Как только Дороти с Нобби смогли «обналичиться», их денежные невзгоды остались позади. Им вполне хватало полутора шиллингов в день на двоих. Четыре пенса уходили на табак для Нобби, четыре с половиной – на буханку хлеба; и еще порядка семи пенсов в день на чай, сахар, молоко (на ферме можно было купить полпинты за полпенни), а также маргарин и нарезку бекона. Но, конечно, всякий день тратились еще пенни-другой на какую-нибудь ерунду. Большинство сборщиков вечно голодали, вечно подсчитывали фартинги[68], чтобы понять, могут ли они себе позволить воблу или пончик, или жареной картошки за пенни, и, при всей скудости их заработков, возникало впечатление, что половина населения Кента сговорилась выудить деньги из их карманов. Местные лавочники выручали за хмельной сезон больше, чем за весь остальной год, что не мешало им смотреть на сборщиков как на грязь под ногами. День за днем к хмельникам тянулись люди с ферм, продавать яблоки и груши по пенни за семь штук, и лондонские лоточники с пончиками, фруктовым мороженым и леденцами по полпенни. А по вечерам лагерь наводняли торгаши из Лондона с фургонами небывало дешевой бакалеи, рыбы с жареной картошкой, заливных угрей, креветок, заветренных пирожных и худосочной позапрошлогодней крольчатины из ледников, продававшейся по девять пенсов за тушку.

Строго говоря, питались сборщики из рук вон плохо, да иначе и быть не могло, ведь даже если у кого и были деньги, времени на готовку, кроме как по воскресеньям, не оставалось.

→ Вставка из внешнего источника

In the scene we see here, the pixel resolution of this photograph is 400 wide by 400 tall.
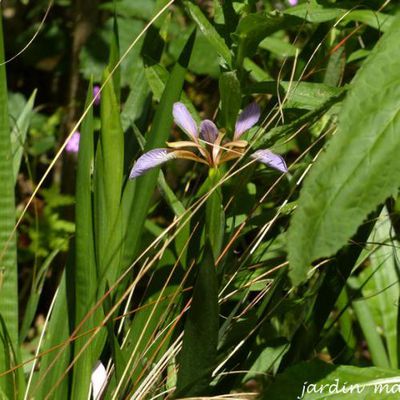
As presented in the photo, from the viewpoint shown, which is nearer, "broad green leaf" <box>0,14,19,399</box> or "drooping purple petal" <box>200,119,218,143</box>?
"drooping purple petal" <box>200,119,218,143</box>

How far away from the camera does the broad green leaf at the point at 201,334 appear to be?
1.05 m

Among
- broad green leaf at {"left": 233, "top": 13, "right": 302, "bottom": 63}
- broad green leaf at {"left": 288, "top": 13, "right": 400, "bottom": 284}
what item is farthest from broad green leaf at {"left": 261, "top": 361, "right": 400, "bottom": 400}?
broad green leaf at {"left": 233, "top": 13, "right": 302, "bottom": 63}

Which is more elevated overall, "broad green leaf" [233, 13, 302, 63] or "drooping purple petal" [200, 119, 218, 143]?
"broad green leaf" [233, 13, 302, 63]

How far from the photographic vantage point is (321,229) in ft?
2.71

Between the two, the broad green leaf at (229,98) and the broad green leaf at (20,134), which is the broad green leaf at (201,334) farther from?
the broad green leaf at (20,134)

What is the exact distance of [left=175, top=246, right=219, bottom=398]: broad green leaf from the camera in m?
1.05

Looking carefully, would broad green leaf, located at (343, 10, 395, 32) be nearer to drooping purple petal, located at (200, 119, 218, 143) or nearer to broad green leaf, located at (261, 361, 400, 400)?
drooping purple petal, located at (200, 119, 218, 143)

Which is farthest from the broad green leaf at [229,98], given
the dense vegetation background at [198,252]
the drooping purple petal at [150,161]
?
the drooping purple petal at [150,161]

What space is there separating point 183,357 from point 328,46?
0.71 meters

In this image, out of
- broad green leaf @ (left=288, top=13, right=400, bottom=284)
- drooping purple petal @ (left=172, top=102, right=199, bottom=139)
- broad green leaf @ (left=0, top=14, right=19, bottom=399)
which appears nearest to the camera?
broad green leaf @ (left=288, top=13, right=400, bottom=284)

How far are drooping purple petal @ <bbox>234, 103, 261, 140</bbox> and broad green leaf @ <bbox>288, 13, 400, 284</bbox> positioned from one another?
0.30 m

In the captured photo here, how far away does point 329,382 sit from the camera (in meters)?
1.16

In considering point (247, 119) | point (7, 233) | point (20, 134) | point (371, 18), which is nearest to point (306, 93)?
point (247, 119)

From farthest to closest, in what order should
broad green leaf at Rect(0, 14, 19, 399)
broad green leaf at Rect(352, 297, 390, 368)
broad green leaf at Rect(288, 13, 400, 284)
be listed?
broad green leaf at Rect(352, 297, 390, 368) < broad green leaf at Rect(0, 14, 19, 399) < broad green leaf at Rect(288, 13, 400, 284)
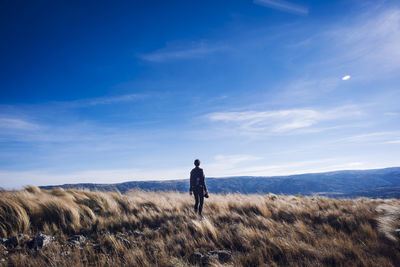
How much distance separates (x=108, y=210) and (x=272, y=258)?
604 centimetres

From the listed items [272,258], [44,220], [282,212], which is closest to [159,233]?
[272,258]

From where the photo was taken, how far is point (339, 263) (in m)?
3.62

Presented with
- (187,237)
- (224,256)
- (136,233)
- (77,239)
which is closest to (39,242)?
(77,239)

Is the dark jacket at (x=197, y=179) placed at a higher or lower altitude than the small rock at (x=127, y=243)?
higher

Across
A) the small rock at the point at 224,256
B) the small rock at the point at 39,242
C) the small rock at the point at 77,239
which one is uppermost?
the small rock at the point at 39,242

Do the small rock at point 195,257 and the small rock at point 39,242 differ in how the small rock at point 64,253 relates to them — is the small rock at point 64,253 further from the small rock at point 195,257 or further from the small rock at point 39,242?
the small rock at point 195,257

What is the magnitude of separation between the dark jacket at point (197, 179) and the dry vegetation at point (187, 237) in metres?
1.26

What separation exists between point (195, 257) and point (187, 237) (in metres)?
1.10

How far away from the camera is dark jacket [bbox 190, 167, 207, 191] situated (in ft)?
27.4

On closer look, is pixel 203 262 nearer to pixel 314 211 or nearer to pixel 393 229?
pixel 393 229

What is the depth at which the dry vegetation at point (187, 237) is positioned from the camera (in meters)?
3.79

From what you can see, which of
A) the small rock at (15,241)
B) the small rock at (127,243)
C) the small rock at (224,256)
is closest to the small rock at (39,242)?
the small rock at (15,241)

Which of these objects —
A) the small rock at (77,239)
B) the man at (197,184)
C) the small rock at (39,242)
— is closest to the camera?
the small rock at (39,242)

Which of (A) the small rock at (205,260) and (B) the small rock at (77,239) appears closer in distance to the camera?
(A) the small rock at (205,260)
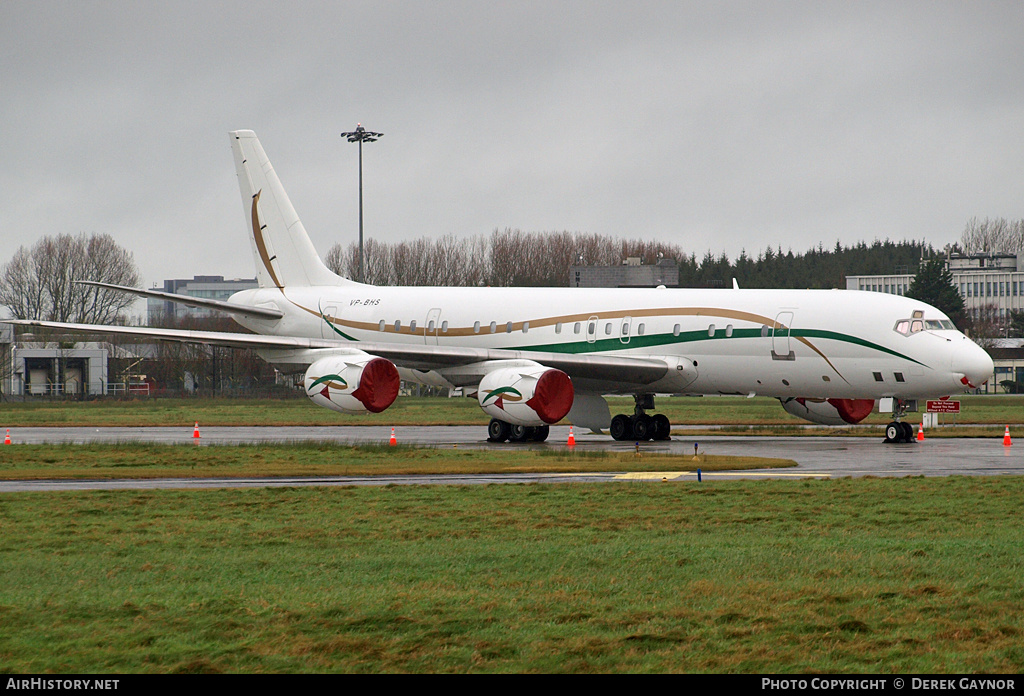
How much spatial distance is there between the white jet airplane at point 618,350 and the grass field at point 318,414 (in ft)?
21.4

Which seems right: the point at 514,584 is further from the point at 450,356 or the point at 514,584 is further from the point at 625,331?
the point at 625,331

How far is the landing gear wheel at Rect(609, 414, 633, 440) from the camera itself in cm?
3107

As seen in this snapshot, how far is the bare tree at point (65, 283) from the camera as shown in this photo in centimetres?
9025

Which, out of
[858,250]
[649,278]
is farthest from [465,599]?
[858,250]

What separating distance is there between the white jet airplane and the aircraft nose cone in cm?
3

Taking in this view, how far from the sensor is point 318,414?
1861 inches

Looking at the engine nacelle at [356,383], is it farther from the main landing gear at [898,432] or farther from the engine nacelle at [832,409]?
the main landing gear at [898,432]

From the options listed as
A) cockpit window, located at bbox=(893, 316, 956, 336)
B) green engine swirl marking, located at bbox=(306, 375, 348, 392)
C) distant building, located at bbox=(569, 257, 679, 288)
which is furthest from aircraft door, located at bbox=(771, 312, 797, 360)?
distant building, located at bbox=(569, 257, 679, 288)

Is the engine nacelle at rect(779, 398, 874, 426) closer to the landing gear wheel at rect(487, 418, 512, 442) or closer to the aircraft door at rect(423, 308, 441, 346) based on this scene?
the landing gear wheel at rect(487, 418, 512, 442)

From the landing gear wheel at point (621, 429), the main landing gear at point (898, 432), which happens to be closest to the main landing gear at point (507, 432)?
the landing gear wheel at point (621, 429)

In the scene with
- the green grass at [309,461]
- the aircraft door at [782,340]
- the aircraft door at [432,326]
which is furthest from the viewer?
the aircraft door at [432,326]

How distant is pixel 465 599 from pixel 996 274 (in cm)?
12451

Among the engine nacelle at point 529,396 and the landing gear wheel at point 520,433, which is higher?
the engine nacelle at point 529,396

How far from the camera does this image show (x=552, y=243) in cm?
10425
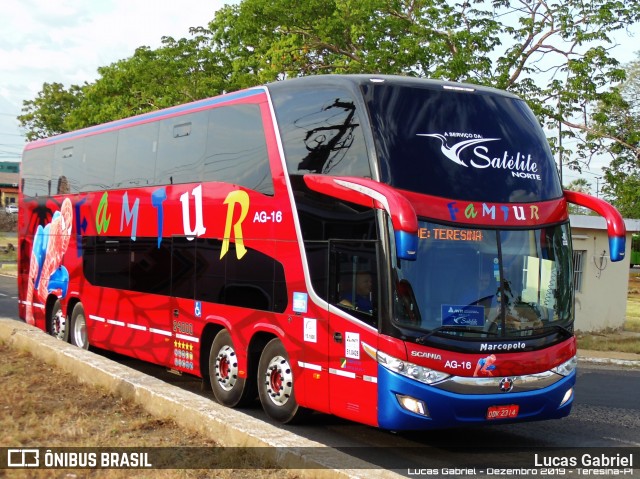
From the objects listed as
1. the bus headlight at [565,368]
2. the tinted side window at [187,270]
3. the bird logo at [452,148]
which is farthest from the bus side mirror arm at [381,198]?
the bus headlight at [565,368]

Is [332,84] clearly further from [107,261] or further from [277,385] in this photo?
[107,261]

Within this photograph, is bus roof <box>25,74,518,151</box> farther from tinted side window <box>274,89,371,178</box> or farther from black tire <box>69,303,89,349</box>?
black tire <box>69,303,89,349</box>

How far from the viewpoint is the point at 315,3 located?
2750 cm

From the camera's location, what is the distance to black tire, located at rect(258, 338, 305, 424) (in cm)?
1048

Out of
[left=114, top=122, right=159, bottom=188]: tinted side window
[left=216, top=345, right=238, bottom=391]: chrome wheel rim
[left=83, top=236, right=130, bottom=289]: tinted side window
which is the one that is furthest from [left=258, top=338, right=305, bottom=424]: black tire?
[left=83, top=236, right=130, bottom=289]: tinted side window

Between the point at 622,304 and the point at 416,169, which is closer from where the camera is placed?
the point at 416,169

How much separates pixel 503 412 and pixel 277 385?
287 cm

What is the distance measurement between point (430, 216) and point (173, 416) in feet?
10.3

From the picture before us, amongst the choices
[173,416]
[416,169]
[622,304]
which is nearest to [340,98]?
[416,169]

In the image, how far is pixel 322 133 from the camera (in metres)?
10.2

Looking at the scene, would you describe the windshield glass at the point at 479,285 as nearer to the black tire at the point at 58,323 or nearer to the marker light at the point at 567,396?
the marker light at the point at 567,396

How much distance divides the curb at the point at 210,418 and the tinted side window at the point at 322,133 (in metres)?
2.80

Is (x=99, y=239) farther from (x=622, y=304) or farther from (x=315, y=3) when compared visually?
(x=622, y=304)

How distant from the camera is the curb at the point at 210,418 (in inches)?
268
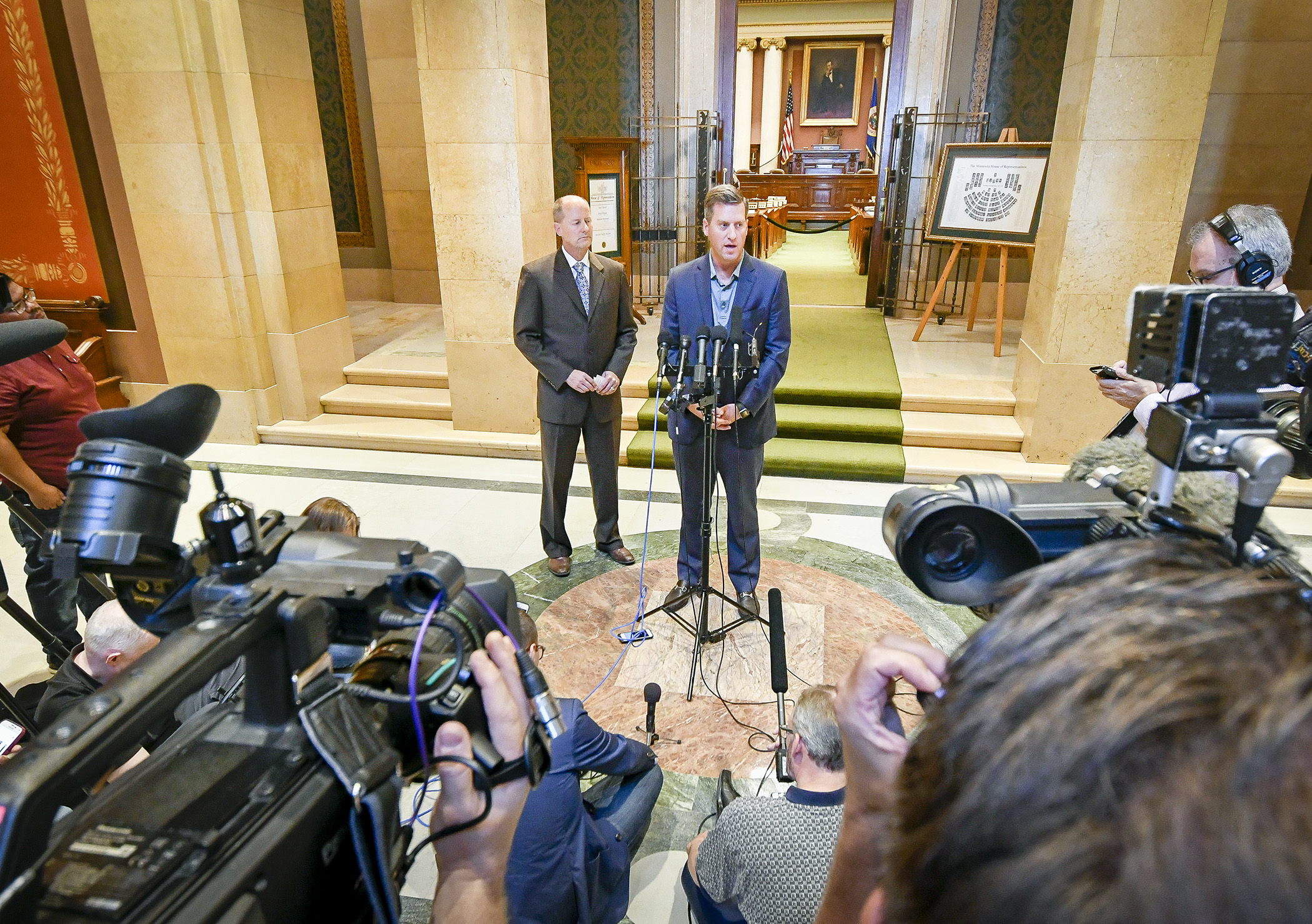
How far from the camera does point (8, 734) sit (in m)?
2.11

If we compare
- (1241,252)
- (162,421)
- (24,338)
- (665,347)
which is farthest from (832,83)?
(162,421)

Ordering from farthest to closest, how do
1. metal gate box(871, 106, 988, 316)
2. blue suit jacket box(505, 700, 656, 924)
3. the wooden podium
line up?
metal gate box(871, 106, 988, 316) → the wooden podium → blue suit jacket box(505, 700, 656, 924)

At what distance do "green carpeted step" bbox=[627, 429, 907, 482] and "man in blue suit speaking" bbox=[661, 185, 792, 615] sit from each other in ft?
5.14

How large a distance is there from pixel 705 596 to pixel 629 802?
3.61ft

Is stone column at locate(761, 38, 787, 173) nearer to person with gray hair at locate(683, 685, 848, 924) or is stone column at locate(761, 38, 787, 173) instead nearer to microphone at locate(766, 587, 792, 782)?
microphone at locate(766, 587, 792, 782)

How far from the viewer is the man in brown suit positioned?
4.00m

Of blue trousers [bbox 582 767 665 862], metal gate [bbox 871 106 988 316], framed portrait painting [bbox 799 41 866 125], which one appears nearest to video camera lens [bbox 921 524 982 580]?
blue trousers [bbox 582 767 665 862]

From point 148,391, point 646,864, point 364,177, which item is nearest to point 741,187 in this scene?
point 364,177

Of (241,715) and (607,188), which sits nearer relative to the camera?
(241,715)

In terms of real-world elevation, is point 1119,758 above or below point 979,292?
above

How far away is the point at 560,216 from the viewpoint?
3955 millimetres

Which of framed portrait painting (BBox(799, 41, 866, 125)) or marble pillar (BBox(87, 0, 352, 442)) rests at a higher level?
framed portrait painting (BBox(799, 41, 866, 125))

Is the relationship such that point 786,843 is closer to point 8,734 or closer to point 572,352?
point 8,734

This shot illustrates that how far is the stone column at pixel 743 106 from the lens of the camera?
18.8 m
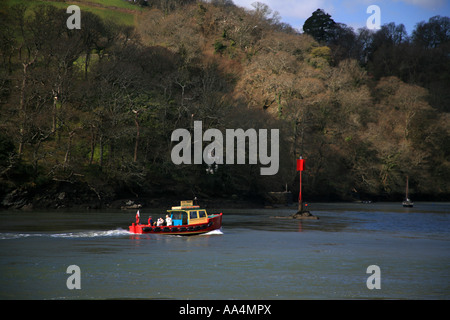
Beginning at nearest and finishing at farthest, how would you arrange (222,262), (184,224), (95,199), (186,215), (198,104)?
1. (222,262)
2. (184,224)
3. (186,215)
4. (95,199)
5. (198,104)

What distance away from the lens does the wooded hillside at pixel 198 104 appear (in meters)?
78.4

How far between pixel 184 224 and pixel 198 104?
49.1 metres

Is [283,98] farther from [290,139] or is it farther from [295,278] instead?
[295,278]

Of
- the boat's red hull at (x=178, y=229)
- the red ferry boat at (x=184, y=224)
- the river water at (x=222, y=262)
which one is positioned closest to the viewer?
the river water at (x=222, y=262)

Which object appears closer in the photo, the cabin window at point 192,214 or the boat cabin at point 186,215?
the boat cabin at point 186,215

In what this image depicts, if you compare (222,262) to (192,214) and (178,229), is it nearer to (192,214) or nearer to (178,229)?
(178,229)

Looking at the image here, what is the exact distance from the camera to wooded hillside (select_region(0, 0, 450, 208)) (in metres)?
78.4

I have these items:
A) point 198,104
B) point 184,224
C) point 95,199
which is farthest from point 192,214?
point 198,104

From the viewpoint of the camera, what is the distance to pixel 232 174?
93.1 metres

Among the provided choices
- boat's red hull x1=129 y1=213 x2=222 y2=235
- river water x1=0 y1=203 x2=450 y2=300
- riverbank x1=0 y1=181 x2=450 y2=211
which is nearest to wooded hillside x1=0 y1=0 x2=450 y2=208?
riverbank x1=0 y1=181 x2=450 y2=211

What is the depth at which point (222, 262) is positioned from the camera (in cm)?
3119

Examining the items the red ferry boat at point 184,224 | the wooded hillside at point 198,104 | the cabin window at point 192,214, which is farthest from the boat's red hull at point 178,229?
the wooded hillside at point 198,104

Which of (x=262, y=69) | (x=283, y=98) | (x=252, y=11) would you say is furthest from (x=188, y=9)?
(x=283, y=98)

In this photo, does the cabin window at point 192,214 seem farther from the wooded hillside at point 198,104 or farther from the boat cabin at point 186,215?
the wooded hillside at point 198,104
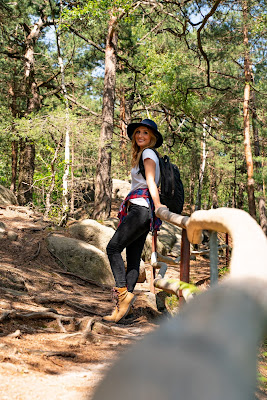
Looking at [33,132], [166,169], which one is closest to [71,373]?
[166,169]

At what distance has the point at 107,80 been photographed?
13.0m

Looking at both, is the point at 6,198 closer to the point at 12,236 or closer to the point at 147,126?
the point at 12,236

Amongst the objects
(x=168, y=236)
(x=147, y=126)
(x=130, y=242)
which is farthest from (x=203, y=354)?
(x=168, y=236)

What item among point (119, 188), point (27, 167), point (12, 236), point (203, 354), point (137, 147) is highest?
point (27, 167)

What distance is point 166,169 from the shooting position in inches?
153

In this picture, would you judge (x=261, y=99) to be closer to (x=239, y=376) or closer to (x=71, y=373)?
(x=71, y=373)

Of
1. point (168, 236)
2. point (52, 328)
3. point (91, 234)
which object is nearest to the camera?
point (52, 328)

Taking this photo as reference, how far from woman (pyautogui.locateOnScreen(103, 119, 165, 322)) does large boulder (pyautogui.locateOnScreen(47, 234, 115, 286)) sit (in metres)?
3.25

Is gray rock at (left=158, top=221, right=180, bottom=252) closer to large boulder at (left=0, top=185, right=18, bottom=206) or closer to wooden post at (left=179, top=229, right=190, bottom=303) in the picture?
large boulder at (left=0, top=185, right=18, bottom=206)

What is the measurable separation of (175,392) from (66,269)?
7214 millimetres

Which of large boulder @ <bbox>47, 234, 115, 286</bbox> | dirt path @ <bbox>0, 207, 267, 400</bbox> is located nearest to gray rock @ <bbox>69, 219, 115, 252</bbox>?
large boulder @ <bbox>47, 234, 115, 286</bbox>

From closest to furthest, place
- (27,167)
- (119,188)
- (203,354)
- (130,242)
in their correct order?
(203,354)
(130,242)
(27,167)
(119,188)

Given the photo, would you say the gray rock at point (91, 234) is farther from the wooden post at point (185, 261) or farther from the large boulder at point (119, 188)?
the large boulder at point (119, 188)

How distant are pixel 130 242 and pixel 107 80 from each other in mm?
10045
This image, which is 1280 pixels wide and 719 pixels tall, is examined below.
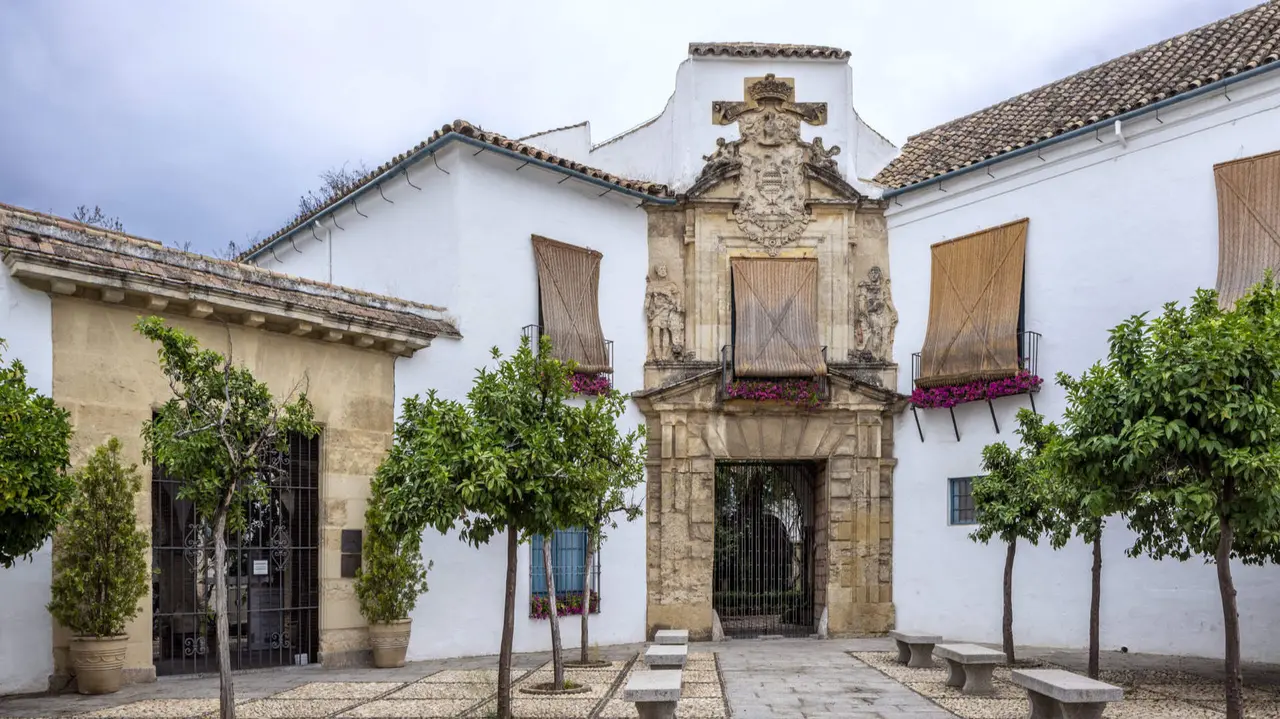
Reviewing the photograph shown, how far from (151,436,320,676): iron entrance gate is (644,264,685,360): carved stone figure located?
511 cm

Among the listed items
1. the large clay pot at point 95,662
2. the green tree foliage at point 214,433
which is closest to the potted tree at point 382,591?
the large clay pot at point 95,662

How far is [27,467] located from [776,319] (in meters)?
9.90

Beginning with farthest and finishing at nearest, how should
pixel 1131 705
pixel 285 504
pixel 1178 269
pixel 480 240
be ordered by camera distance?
pixel 480 240
pixel 1178 269
pixel 285 504
pixel 1131 705

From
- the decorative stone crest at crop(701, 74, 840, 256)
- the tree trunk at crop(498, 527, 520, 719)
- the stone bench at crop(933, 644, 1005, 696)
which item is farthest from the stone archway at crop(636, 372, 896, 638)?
the tree trunk at crop(498, 527, 520, 719)

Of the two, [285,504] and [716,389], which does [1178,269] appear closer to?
[716,389]

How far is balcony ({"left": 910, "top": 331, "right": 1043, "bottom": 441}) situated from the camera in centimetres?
1399

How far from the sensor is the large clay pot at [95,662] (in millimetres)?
9531

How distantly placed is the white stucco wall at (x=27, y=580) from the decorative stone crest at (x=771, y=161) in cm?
898

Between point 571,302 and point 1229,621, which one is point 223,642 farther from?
point 571,302

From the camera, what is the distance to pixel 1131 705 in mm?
9156

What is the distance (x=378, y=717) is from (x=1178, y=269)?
10020mm

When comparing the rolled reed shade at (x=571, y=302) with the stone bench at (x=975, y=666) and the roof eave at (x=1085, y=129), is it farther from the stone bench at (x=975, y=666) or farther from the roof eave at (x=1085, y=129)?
the stone bench at (x=975, y=666)

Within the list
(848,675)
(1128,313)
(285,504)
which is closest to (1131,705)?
(848,675)

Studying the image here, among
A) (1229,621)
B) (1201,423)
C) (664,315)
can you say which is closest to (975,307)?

Вероятно, только благодаря изобилию ворованных яблок в лагере не вспыхивала эпидемия цинги. Яблоки воровали едва ли не все, а кто не воровал, все равно выменивал их. Кроме того, по выходным фруктовые сады подвергались набегам ребят (поговаривали, что их нанимали лондонские торговцы фруктами), прикатывавших из Лондона на велосипедах. Что же касалось Нобби, он возвел это дело в науку. В течение недели он собрал шайку юнцов, смотревших на него как на героя, ведь он когда-то был настоящим взломщиком и четырежды сидел в тюрьме, и каждую ночь они шли на промысел с вещмешками и приносили – страшно сказать – по два центнера фруктов. Вблизи хмельников располагались обширные сады, и яблоки там – особенно мелкие, не годившиеся на продажу – лежали и гнили кучами. По словам Нобби, грех было не взять их. Пару раз он со своей шайкой даже украл курицу. Как им удавалось проворачивать такое, никого не разбудив, оставалось загадкой; по всей вероятности, Нобби знал, как накинуть мешок на курицу, чтобы та могла «без муки узкользнуть из бытия»[69], во всяком случае без шума.

Так прошла неделя, за ней – другая, а Дороти все никак не могла понять, кто же она такая. Да что там, она была далека от решения этой задачи как никогда – лишь урывками она вспоминала о ней. Все больше она свыкалась со своей участью и все меньше задумывалась о прошлом и будущем. Ее текущая жизнь не оставляла ей выбора – не давала сознанию простираться дальше настоящего момента. Невозможно заниматься своими туманными внутренними проблемами, когда постоянно хочется спать и нужно что-нибудь делать – даже в свободное от работы время приходилось либо готовить, либо идти за чем-нибудь в деревню, либо разжигать костер из влажных веток, либо носить воду. (В лагере имелась только одна водоразборная колонка, в двух сотнях ярдов от хижины Дороти, и на таком же расстоянии кошмарное отхожее место.) Такая жизнь изнашивала, выжимала все соки, но взамен дарила всеохватное, безоговорочное счастье. Не жизнь, а мечта идиота. Долгие дни в поле, грубая пища и постоянный недосып, запах хмеля и древесного дыма создавали своеобразный животный рай. Не одна лишь кожа дубела от непрестанного воздействия стихий, но и сама личность человека.